> **BRIEF**
Please count the lines in the listing below that contain the word "farthest" and give only that number.

> **DATA**
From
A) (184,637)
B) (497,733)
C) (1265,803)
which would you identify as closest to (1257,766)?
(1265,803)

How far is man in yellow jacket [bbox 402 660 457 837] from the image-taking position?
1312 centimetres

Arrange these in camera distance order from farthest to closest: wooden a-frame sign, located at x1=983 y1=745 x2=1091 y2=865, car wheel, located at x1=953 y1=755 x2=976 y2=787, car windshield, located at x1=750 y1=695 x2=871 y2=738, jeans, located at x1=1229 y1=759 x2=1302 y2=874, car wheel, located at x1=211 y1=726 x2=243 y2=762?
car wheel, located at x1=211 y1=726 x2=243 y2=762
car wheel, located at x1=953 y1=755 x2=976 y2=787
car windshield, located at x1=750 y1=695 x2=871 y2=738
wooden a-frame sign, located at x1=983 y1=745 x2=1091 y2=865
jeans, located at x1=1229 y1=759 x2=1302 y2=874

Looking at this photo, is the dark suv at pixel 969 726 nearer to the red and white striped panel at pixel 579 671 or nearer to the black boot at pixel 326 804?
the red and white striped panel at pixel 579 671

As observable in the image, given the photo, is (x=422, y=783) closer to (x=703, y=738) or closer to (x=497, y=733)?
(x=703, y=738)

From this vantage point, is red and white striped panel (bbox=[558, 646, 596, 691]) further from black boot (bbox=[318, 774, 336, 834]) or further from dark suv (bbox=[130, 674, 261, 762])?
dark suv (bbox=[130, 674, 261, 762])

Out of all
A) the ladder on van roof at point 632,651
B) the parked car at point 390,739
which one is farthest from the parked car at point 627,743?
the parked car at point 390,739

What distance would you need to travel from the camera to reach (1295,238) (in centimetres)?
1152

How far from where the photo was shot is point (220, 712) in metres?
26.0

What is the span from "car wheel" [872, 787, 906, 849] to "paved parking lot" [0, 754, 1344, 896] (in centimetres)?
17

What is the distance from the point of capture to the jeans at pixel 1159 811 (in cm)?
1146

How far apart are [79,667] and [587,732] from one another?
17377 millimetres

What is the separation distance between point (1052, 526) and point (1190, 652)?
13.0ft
---
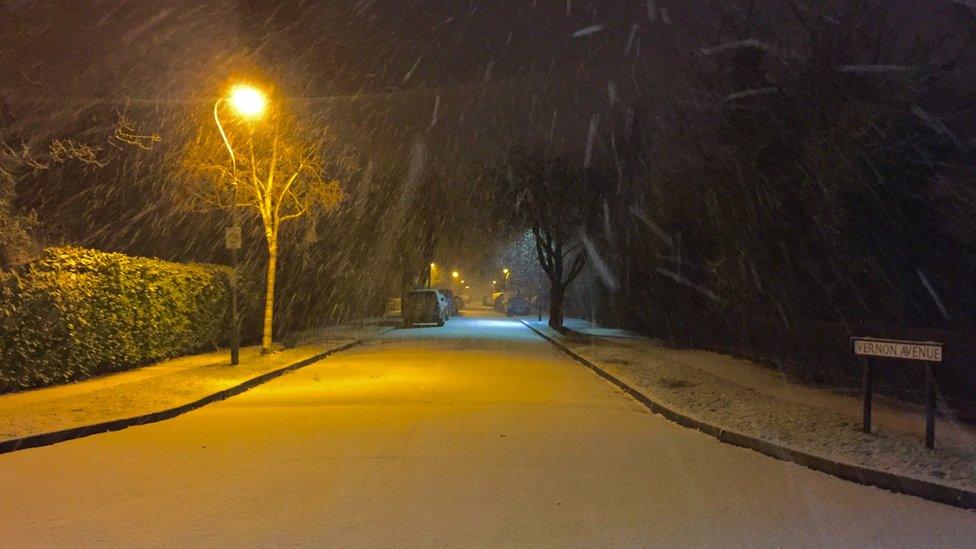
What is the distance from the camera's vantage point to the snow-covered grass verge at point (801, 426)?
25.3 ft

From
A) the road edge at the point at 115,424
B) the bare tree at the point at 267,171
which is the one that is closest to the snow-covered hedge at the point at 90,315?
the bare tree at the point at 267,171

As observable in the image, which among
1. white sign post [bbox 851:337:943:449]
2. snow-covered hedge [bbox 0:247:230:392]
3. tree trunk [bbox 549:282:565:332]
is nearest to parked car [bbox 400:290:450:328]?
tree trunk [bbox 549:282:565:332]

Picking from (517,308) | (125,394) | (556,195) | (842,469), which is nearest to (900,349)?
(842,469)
* * *
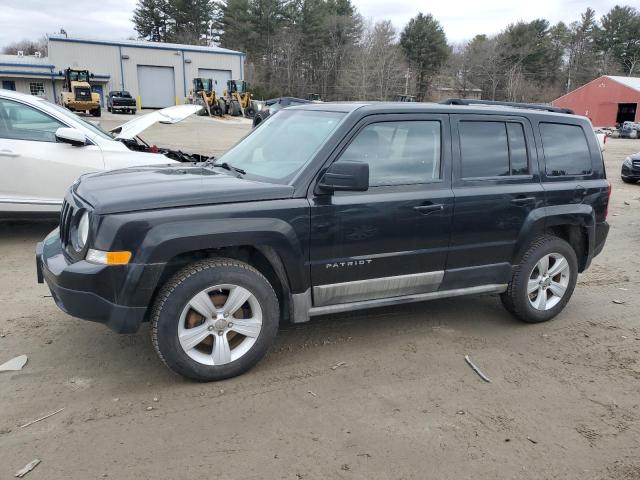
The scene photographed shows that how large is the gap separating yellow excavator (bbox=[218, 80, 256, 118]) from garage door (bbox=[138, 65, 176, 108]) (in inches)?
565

> **TASK RESPONSE**
2